De hoogste bestuursrechter heeft onlangs geoordeeld dat voor de evenredigheidstoets dient te worden aangesloten bij de tekst van artikel 3:4, tweede lid, van de Awb: de voor de belanghebbende nadelige gevolgen van een besluit mogen niet onevenredig zijn in verhouding tot de met het besluit beoogde doel. De toetsing van de evenredigheid zal intensiever zijn naarmate de betrokken belangen zwaarder wegen, de nadelige gevolgen van het besluit ernstiger zijn of het besluit een grotere inbreuk maakt op fundamentele rechten. [9]
9.2.
Naar het oordeel van de rechtbank staan in dit geval de gevolgen van de woningsluiting van negen maanden niet in verhouding met de daarmee beoogde doelen. Daarbij acht de rechtbank van belang dat het een woning betreft op de vierde verdieping in een appartementencomplex in een buurt die niet bekend staat als een voor drugsdelicten kwetsbare woonwijk [10] . Verder is de hennepkwekerij in een relatief korte periode van ongeveer anderhalve maand na het verhuren van de woning opgerold. De hennepkwekerij is bovendien opgedoekt voordat de hennepplanten geoogst konden worden. De bekendheid als drugspand en de loop naar de woning was naar het oordeel van de rechtbank dan ook beperkt. Door de sluiting heeft eiser negen maanden geen gebruik kunnen maken van zijn eigendom, waardoor hij (financieel) is benadeeld. Gelet op de ligging van de woning en de relatief korte periode van het gebruik als hennepkwekerij, is de sluiting van negen maanden onevenredig lang om de loop naar de woning te stoppen en ter voorkoming van een waterbedeffect.

:: VRAGEN EN OPDRACHTEN ::
**1)** Op welke verdieping ligt volgens de tekst over de woningsluiting de gesloten woning?
**2)** Schrijf een vervolg op de tekst over de woningsluiting dat aansluit op de laatste zin.

:: GEËXTRAHEERDE GEGEVENS ::
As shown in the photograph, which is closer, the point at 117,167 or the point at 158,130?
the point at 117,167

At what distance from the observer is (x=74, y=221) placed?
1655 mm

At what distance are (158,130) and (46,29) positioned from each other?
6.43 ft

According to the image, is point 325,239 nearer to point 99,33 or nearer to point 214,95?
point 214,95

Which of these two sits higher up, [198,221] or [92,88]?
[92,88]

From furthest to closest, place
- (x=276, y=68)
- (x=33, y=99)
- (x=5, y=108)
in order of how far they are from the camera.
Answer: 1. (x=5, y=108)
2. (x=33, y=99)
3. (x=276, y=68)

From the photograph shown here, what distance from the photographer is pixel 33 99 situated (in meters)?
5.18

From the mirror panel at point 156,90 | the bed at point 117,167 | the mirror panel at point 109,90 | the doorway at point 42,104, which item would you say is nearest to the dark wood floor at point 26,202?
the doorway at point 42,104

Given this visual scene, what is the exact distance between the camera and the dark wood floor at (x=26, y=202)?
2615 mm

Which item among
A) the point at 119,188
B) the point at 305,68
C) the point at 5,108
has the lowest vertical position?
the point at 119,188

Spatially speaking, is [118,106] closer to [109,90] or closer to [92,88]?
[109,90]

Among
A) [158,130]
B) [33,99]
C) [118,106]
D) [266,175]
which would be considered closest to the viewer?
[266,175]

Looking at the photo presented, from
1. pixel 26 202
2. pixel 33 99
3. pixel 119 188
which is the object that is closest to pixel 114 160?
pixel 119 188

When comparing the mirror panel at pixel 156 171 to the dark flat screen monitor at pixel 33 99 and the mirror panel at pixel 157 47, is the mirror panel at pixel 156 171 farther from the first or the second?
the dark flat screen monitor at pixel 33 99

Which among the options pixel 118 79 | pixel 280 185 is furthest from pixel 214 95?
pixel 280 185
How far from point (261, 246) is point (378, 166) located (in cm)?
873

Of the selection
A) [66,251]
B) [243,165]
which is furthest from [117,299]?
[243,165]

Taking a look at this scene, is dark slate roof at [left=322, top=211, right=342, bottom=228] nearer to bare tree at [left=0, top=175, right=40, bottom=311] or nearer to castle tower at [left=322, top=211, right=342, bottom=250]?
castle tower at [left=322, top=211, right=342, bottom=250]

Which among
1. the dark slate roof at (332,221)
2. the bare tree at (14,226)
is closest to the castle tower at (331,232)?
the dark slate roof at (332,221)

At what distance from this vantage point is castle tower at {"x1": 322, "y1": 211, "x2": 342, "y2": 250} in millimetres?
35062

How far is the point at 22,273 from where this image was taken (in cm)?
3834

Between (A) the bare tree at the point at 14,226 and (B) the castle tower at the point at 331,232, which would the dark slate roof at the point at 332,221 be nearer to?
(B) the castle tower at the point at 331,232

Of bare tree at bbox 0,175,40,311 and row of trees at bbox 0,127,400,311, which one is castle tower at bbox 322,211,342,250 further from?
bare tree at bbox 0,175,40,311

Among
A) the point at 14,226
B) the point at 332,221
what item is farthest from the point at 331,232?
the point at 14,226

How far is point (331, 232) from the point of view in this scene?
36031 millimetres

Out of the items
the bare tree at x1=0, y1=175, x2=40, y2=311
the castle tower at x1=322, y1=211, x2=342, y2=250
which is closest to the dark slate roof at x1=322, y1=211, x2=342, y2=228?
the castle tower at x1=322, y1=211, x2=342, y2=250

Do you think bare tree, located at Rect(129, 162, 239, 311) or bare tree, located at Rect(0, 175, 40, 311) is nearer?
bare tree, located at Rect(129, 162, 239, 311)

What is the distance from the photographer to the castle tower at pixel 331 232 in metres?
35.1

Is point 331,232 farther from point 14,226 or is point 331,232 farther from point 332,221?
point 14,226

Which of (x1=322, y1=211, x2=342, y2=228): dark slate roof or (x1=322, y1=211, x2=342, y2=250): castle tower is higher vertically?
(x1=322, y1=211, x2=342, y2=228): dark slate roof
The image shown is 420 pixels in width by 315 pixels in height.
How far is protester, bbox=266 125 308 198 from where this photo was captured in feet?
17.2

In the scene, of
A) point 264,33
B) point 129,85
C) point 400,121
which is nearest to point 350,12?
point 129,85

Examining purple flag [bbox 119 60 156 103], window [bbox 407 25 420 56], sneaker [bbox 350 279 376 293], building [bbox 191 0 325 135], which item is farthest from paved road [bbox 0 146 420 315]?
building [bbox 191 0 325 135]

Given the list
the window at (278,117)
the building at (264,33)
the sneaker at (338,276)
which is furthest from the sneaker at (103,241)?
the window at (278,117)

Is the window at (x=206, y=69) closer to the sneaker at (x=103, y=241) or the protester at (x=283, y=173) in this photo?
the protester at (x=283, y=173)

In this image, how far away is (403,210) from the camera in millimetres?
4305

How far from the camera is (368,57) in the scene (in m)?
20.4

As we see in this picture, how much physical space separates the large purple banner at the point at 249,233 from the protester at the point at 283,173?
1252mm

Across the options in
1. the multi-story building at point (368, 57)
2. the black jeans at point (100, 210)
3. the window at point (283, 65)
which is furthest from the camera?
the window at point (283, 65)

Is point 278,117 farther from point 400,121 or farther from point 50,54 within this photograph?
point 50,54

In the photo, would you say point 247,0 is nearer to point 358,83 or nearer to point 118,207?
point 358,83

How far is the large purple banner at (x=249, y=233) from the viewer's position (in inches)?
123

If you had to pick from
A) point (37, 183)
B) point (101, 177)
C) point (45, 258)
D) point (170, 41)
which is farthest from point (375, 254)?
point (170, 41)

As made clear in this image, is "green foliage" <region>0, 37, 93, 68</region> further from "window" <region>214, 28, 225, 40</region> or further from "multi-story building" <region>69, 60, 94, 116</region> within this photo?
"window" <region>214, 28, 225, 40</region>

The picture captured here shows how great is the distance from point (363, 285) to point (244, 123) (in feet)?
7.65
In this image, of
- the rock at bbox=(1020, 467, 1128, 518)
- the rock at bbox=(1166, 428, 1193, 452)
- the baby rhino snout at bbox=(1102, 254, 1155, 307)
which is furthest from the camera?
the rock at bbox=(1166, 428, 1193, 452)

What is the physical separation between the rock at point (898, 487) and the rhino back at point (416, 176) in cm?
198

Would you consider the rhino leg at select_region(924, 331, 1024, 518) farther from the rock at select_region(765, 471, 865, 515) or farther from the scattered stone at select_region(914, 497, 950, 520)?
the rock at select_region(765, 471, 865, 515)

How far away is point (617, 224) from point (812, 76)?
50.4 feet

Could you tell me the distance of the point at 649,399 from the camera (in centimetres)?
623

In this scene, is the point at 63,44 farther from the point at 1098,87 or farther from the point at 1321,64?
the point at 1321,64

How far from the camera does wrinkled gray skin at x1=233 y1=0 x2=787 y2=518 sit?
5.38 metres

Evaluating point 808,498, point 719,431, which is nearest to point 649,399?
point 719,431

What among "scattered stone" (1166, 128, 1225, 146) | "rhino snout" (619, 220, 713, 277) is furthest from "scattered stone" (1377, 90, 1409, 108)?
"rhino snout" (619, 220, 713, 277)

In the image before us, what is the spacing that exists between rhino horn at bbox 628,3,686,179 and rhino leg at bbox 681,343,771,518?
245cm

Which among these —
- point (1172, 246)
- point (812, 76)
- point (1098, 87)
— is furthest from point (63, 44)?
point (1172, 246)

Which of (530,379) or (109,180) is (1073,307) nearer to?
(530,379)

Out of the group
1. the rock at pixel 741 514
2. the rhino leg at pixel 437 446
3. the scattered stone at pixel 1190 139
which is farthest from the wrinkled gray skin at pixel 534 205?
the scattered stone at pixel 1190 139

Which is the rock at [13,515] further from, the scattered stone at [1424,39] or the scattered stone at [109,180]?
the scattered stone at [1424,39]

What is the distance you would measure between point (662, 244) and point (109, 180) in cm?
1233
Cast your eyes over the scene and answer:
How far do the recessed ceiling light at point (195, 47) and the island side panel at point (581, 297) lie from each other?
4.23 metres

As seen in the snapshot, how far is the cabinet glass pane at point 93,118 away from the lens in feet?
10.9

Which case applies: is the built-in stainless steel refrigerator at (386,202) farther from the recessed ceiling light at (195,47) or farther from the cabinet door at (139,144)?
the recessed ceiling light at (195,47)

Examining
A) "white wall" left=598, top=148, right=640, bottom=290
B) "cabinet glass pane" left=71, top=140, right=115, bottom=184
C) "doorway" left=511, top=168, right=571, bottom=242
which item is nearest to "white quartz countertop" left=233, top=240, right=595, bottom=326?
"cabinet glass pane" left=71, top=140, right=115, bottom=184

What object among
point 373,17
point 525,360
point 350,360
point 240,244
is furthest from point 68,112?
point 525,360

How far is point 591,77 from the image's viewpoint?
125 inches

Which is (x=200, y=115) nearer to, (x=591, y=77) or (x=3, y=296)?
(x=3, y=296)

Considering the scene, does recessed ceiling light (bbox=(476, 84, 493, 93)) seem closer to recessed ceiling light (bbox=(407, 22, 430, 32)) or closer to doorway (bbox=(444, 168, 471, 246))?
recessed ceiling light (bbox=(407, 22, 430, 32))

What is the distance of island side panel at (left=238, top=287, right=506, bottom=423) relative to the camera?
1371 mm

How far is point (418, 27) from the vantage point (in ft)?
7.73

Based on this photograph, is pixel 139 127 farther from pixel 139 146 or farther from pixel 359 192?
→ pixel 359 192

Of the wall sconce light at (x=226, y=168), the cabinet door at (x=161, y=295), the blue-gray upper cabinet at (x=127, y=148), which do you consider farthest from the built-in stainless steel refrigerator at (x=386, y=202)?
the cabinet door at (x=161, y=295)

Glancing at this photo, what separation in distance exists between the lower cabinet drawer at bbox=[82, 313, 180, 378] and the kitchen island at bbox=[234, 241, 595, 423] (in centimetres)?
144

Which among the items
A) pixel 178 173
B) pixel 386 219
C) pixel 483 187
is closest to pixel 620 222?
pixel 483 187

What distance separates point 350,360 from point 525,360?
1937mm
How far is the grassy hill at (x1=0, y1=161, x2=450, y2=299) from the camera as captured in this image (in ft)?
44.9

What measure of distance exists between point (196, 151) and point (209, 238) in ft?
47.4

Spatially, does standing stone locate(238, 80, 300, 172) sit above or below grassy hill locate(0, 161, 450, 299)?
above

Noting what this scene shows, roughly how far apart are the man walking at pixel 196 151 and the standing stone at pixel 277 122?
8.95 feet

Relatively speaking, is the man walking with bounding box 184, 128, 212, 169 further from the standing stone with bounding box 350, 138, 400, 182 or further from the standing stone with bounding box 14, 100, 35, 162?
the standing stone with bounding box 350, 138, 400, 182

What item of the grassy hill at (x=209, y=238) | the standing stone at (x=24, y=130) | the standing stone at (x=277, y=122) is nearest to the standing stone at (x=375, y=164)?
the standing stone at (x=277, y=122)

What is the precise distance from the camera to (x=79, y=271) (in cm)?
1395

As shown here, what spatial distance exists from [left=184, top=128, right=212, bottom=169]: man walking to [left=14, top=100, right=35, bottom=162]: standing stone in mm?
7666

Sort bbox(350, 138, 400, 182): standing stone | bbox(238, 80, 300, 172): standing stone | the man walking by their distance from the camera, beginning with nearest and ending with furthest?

:: GEGEVEN ANTWOORDEN ::
**1)** Op de vierde verdieping van een appartementencomplex.

**2)**
9.3 Aangezien verweerder beslissingsruimte heeft om de duur van een andere termijn te motiveren ziet de rechtbank zich gesteld voor de vraag (1) of verweerder daartoe gelegenheid moet worden geboden en/of (2) verweerder wordt voorgehouden welke maatregel de rechtbank passend en geboden vindt of (3) dat de rechtbank in de omstandigheden van dit concrete geval zelf in de zaak zal voorzien.
9.4. Ter beantwoording van die vraag heeft de rechtbank het volgende betrokken. De context is dat belanghebbenden van bestuursorganen verwachten dat snel en zorgvuldig wordt beslist op de vele aanspraken die zij tegenover bestuursorganen kunnen doen gelden. Voorts verwachten zij dat de overheid zorgdraagt voor een optimale handhaving van normen en overtreding daarvan voorkomt en dat ook beleidsmatig adequaat wordt ingespeeld op maatschappelijke ontwikkelingen. De rechtspraak beoogt geschillen zo spoedig mogelijk en zo definitief als mogelijk te beslechten. [11] Er is een forse krapte op de arbeidsmarkt als gevolg waarvan bestuursorganen en rechtspraak frequent hebben te maken met tekorten aan gekwalificeerd personeel om op korte termijn de verlangde duidelijkheid te verschaffen.
9.5.
Als de rechtbank zou besluiten verweerder, in het kader van een zogenaamde bestuurlijke lus [12] , de gelegenheid te geven een nieuwe sluitingstermijn te bepalen, betekent dat een extra belasting van de capaciteit van de twee organisaties. Ook de belanghebbende blijft langer in onzekerheid over de uitkomst van zijn procedure, die medio 2020 aanving. Daar staat tegenover dat de beslisruimte van verweerder wordt gerespecteerd om te overwegen en te bepalen welke maatregel in het geval van eiser wel evenredig is.
9.6.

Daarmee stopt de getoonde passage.